TASK INSTRUCTIONS -
Only the pictures are omitted; repeat all other data exactly.

(Spatial relation data)
════════════════

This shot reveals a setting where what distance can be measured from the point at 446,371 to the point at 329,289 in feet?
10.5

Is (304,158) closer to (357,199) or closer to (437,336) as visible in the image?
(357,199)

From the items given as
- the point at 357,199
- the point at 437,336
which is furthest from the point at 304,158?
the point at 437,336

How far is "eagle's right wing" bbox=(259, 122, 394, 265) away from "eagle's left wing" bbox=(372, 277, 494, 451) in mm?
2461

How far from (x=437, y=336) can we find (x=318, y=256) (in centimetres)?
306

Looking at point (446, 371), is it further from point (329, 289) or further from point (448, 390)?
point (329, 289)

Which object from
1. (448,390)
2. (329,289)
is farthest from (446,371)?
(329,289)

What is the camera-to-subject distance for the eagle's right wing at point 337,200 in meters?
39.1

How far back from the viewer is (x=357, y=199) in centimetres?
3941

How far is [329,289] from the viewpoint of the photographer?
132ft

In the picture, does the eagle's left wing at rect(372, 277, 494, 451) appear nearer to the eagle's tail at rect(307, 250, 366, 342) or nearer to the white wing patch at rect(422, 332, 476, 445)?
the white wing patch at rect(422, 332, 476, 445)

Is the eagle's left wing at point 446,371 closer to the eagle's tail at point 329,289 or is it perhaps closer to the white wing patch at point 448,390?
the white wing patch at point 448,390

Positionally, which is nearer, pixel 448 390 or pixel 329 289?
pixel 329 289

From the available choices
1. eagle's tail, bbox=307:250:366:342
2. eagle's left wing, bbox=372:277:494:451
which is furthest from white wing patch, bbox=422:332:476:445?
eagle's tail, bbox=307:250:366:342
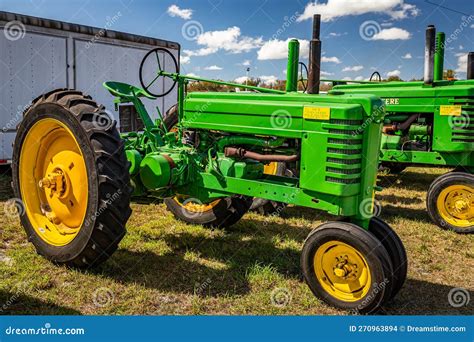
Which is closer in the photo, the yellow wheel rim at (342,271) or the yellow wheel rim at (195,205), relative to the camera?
the yellow wheel rim at (342,271)

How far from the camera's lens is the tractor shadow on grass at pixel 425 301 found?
326 centimetres

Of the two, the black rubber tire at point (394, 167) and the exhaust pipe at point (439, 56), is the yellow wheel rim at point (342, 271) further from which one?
the black rubber tire at point (394, 167)

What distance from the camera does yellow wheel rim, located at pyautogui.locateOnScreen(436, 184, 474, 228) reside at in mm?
5285

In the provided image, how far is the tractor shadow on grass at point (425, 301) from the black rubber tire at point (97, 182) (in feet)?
6.58

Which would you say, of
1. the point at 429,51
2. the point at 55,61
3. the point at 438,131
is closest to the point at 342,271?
the point at 438,131

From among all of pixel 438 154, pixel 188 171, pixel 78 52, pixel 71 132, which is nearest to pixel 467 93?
pixel 438 154

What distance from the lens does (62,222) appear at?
3.86m

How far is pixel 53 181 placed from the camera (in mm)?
3703

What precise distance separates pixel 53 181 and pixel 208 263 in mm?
1450

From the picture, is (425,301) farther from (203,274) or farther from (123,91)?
(123,91)

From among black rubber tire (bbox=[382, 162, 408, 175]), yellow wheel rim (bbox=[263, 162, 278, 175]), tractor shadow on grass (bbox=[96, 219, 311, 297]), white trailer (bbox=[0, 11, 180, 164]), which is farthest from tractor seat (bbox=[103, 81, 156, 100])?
black rubber tire (bbox=[382, 162, 408, 175])

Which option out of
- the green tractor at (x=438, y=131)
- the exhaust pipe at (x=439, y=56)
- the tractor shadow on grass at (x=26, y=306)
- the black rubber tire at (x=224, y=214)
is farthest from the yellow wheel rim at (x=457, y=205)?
the tractor shadow on grass at (x=26, y=306)

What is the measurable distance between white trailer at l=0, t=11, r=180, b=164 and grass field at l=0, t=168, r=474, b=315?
207 centimetres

════════════════

THE SOLUTION -
This shot reveals a setting where what distance can be measured from the point at 446,371 to the point at 329,289 in feet?
10.5

Is (304,158) closer to (357,199) or closer to (437,336) as visible in the image?
(357,199)

From the items given as
- the point at 357,199
- the point at 437,336
which is furthest from the point at 304,158?
the point at 437,336

How far is "eagle's right wing" bbox=(259, 122, 394, 265) away from "eagle's left wing" bbox=(372, 277, 494, 451) in mm?
2461

How far from (x=437, y=336) can we find (x=318, y=256) (in centimetres)?
306

Looking at point (446, 371), is it further from point (329, 289) or further from point (448, 390)?
point (329, 289)

Which object from
1. (448,390)
2. (329,289)
is farthest from (446,371)?
(329,289)

What is the camera-to-subject distance for the eagle's right wing at point 337,200 in meters?
39.1

How far back from the viewer is (x=357, y=199) in centimetres?
3941

How far is [329,289] from the viewpoint of the photographer?
132ft

In the picture, does the eagle's left wing at rect(372, 277, 494, 451) appear nearer to the eagle's tail at rect(307, 250, 366, 342) or nearer to the white wing patch at rect(422, 332, 476, 445)?
the white wing patch at rect(422, 332, 476, 445)

Is the eagle's left wing at point 446,371 closer to the eagle's tail at point 329,289 or is it perhaps closer to the white wing patch at point 448,390?
the white wing patch at point 448,390

Positionally, which is nearer, pixel 448 390 or pixel 329 289?
pixel 329 289

From the available choices
1. eagle's tail, bbox=307:250:366:342
2. eagle's left wing, bbox=372:277:494:451
which is furthest from white wing patch, bbox=422:332:476:445?
eagle's tail, bbox=307:250:366:342
Which is closer in the photo, the yellow wheel rim at (342,271) or the yellow wheel rim at (195,205), relative to the camera?
the yellow wheel rim at (342,271)

How far from the camera's lens is the tractor shadow on grass at pixel 425 301 found?
326 centimetres

Of the two, the black rubber tire at point (394, 167) and the exhaust pipe at point (439, 56), is the yellow wheel rim at point (342, 271) further from which one?
the black rubber tire at point (394, 167)

What distance from the camera does yellow wheel rim, located at pyautogui.locateOnScreen(436, 184, 474, 228) reside at in mm?
5285

In the provided image, how far is the tractor shadow on grass at point (425, 301) from the black rubber tire at point (97, 182) (in feet)?
6.58

Which would you say, of
1. the point at 429,51
2. the point at 55,61
3. the point at 438,131
is closest to the point at 342,271?
the point at 438,131

From among all of pixel 438 154, pixel 188 171, pixel 78 52, pixel 71 132, which is nearest to pixel 467 93?
pixel 438 154

What distance from the lens does (62,222) appear at?
3.86m

How far is pixel 53 181 placed from the camera (in mm)?
3703

What precise distance separates pixel 53 181 and pixel 208 263 in mm?
1450

From the picture, is (425,301) farther from (203,274) or farther from (123,91)?
(123,91)

From among black rubber tire (bbox=[382, 162, 408, 175]), yellow wheel rim (bbox=[263, 162, 278, 175]), tractor shadow on grass (bbox=[96, 219, 311, 297]), white trailer (bbox=[0, 11, 180, 164]), which is farthest from tractor seat (bbox=[103, 81, 156, 100])?
black rubber tire (bbox=[382, 162, 408, 175])

Which option out of
- the green tractor at (x=438, y=131)
- the exhaust pipe at (x=439, y=56)
- the tractor shadow on grass at (x=26, y=306)
- the black rubber tire at (x=224, y=214)
is farthest from the yellow wheel rim at (x=457, y=205)?
the tractor shadow on grass at (x=26, y=306)

What is the measurable distance between white trailer at l=0, t=11, r=180, b=164 and grass field at l=0, t=168, r=474, b=315?
207 centimetres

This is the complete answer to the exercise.